Las redes de la diáspora han aumentado de forma increíble su poder gracias a las comunicaciones modernas

Tercero, los lugares de los que proceden los inmigrantes, como India, China y África, están mucho más abiertos al comercio que hace una generación. Cuando el Imperio del Centro era una sociedad cerrada, los comerciantes chinos en el extranjero tenían que conformarse con enlazar un puerto extranjero con otro. Ahora unen el mundo con China y China con el mundo.

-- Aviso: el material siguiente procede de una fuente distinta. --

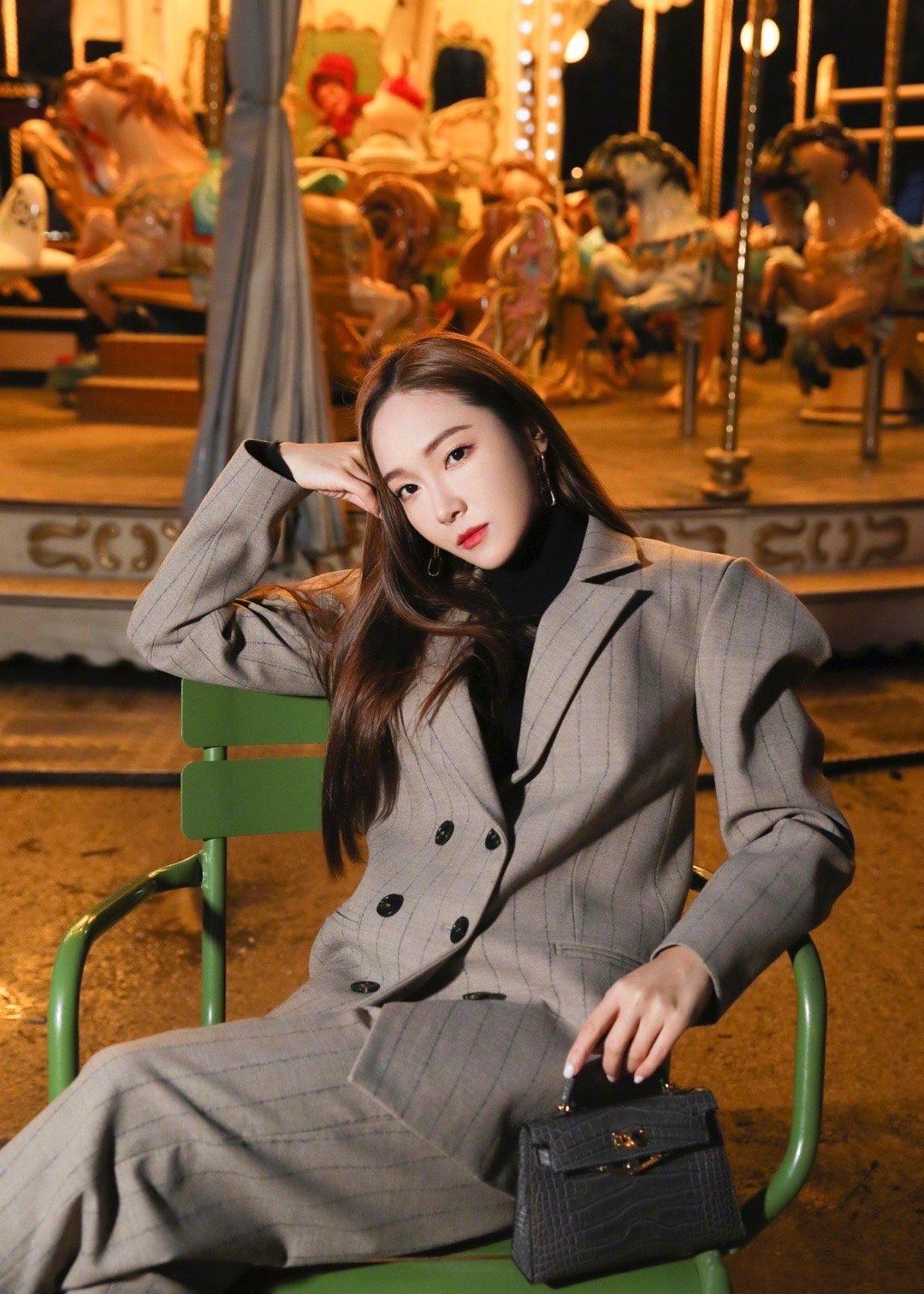 Jessica - Ảnh 3.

Esos comerciantes hablan la lengua, entienden la cultura y saben en quién confiar. En los países donde el imperio de la ley no es fiable –es decir, en la mayoría de los mercados emergentes que más rápido están creciendo–, eso es importante. El 70% de las inversiones extranjeras directas en China se hacen a través de la diáspora, definida en términos generales. A las empresas estadounidenses que contratan a ciudadanos de origen chino les resulta más fácil hacer negocios en el gigante asiático sin necesidad de establecer una joint venture.

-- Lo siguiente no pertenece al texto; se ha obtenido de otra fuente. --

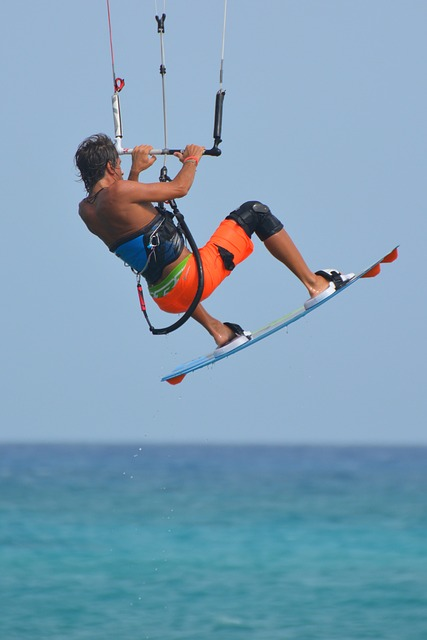 kite surfing lessons mykonos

Además, las diásporas pueden acelerar la difusión de tecnología a los países pobres. Los científicos asiáticos de Silicon Valley suelen compartir ideas con sus amigos en sus países de origen. El frigorífico más barato del mundo, que no cuesta más que 70 dólares, se desarrolló mediante la colaboración entre unos genios indios en India y unos genios indios en Estados Unidos. Igual que el software que permitió a India dar a sus 1.200 millones de ciudadanos una identidad biométrica, lo cual ha hecho posible que los cientos de millones de personas que no pueden demostrar quiénes son puedan abrir cuentas bancarias y pedir prestado dinero.

El último argumento, y más importante, en favor de la fuga de cerebros es que la emigración es positiva para los propios emigrantes. Si no pensaran eso, no se irían. Cuatro de cada cinco haitianos que han salido de la pobreza (tomando como criterio el umbral mundial de 10 dólares diarios) lo han logrado yéndose a vivir a EE UU. Casi la mitad de los mexicanos que han conseguido alcanzar ese modesto nivel de vida lo hicieron gracias a cruzar el Río Grande. Y cada año, decenas de miles de niños recién nacidos consiguen sobrevivir debido al sencillo hecho de que sus padres emigraron a un país desarrollado.

En la lucha contra la pobreza mundial, el arma más poderosa es una alfombra de bienvenida.